Obesity and its associated metabolic disorders have been classified as a growing health epidemic and is causing a major strain on health systems. Overall, the health picture shows that overall 25.6% of respondents were considered obese, 26.4% of men were obese and 24.8% of women. The most at risk age group for both men and women was those aged 50–59 years.

Obesity vs Being Overweight

There is a difference between being obese and being overweight. Obesity is characterized by having too much body fat. Being overweight may be described as weighing too much. Weight may result from muscle, bone, fat, and/or body water.
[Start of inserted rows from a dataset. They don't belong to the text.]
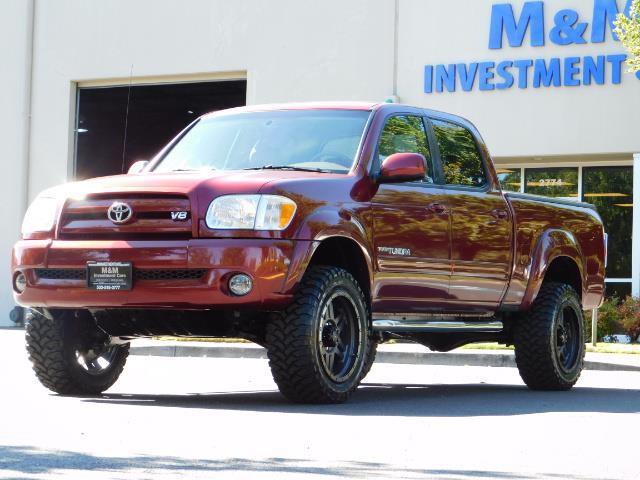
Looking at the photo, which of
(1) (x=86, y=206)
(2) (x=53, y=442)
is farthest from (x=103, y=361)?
(2) (x=53, y=442)

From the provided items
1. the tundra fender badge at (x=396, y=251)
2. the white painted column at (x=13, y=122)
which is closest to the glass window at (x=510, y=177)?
the white painted column at (x=13, y=122)

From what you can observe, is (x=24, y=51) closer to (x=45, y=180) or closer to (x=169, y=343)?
(x=45, y=180)

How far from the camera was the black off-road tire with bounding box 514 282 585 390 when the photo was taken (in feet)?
36.5

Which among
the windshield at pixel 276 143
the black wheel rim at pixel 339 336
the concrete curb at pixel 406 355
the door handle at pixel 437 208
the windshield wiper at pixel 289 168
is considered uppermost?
the windshield at pixel 276 143

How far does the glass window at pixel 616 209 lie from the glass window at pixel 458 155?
49.5ft

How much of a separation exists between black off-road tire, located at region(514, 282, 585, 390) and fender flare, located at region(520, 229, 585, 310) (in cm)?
14

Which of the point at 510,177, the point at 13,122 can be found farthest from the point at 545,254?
the point at 13,122

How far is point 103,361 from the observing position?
394 inches

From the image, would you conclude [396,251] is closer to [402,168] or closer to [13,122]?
[402,168]

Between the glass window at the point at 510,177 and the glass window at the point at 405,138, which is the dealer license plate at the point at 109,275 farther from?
the glass window at the point at 510,177

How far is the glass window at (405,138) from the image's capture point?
9.94 m

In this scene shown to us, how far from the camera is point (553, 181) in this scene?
26547mm

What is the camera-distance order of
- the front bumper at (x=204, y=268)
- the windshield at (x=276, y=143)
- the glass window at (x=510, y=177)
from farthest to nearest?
the glass window at (x=510, y=177)
the windshield at (x=276, y=143)
the front bumper at (x=204, y=268)

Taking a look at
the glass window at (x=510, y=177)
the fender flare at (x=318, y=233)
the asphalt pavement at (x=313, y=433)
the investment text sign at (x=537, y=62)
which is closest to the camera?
the asphalt pavement at (x=313, y=433)
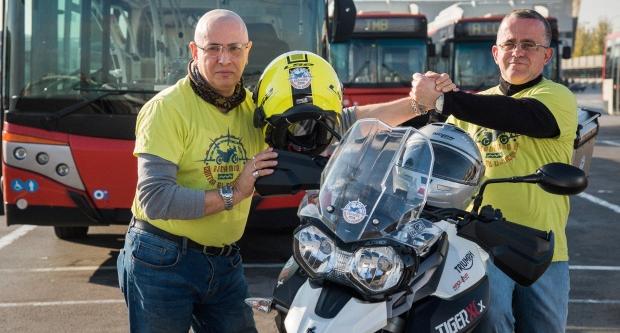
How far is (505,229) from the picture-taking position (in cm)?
248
Obesity occurs over a period of time as a person consumes more calories than they use. Factors impacting weight include genetics, diet, and lack of physical activity.
Obesity has been associated with diseases such as diabetes, certain cancers, heart disease, stroke and arthritis.

Overcoming Obesity

Medical experts promote that 10% to 15% weight loss will make a big difference in lowering heath risks associated with obesity. Weight-loss can be achieved through healthy dietary changes as well as increased physical activity. Prescription medications or weight-loss surgery are also options to discuss with a medical professional. In considering a healthy diet, this article will investigate the impact that NRF2 synergy can have on obesity.

NRF2 Obesity Studies:

Obviously NRF2 activation alone would be insufficient to tackle obesity. However, there are some very interesting studies that show a healthy NRF2 pathway in the body does help manage obesity. The purpose of sharing some extracts from various health related NRF2 obesity studies is to encourage you to do further in-depth research for yourself, to whet the appetite for learning more about the topic. We share this information for educational purposes only. Consult with a medical professional for professional advice regarding any questions you have regarding obesity and weight-loss.
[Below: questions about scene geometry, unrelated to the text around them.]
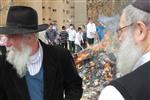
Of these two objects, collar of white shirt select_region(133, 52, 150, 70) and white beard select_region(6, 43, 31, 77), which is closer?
collar of white shirt select_region(133, 52, 150, 70)

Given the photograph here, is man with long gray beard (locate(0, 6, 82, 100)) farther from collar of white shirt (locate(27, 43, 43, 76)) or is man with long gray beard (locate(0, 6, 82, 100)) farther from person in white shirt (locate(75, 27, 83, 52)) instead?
person in white shirt (locate(75, 27, 83, 52))

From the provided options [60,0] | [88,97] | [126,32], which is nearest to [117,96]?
→ [126,32]

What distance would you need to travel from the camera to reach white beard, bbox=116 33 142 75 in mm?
2680

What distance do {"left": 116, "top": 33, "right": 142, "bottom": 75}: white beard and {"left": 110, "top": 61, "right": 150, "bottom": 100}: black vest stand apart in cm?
28

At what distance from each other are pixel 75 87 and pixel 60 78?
0.81 ft

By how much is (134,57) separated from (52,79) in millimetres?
2296

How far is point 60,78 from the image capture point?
502 cm

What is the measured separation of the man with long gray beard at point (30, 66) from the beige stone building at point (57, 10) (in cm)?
4210

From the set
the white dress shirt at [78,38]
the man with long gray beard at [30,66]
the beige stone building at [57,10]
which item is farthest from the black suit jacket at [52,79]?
the beige stone building at [57,10]

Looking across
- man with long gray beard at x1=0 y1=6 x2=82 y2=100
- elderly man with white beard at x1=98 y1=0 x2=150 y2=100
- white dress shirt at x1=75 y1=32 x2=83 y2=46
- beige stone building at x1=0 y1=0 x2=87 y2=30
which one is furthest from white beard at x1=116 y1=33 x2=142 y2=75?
beige stone building at x1=0 y1=0 x2=87 y2=30

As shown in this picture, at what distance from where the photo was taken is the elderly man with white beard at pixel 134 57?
2.32m

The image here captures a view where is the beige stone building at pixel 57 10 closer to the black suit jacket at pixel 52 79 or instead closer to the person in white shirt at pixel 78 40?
the person in white shirt at pixel 78 40

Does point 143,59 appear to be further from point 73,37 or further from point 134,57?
point 73,37

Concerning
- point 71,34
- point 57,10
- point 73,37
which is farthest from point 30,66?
point 57,10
Adipose Deficiency of Nrf2 in ob/ob Mice Results in Severe Metabolic Syndrome

Two quotes from this study are fascinating to those interested in NRF2 Science.

1. “Our findings support a novel role for Nrf2 in regulating adipose development and function, by which Nrf2 controls the capacity of WAT expansion and insulin sensitivity and maintains glucose and lipid homeostasis.”

2. “In light of the new function of Nrf2 in adipogenesis and its canonical role in adaptive antioxidant response, our results suggest a novel mechanistic linkage between metabolic syndrome and oxidative stress, opening the possibility that manipulation of Nrf2 may prevent or treat obesity and associated metabolic syndrome.”

The Nrf2-antioxidant response element pathway: a target for regulating energy metabolism.

The Journal Of Nutritional Biochemistry [J Nutr Biochem] 2012 Oct; Vol. 23 (10), pp. 1201-6. Date of Electronic Publication: 2012 Jul 21.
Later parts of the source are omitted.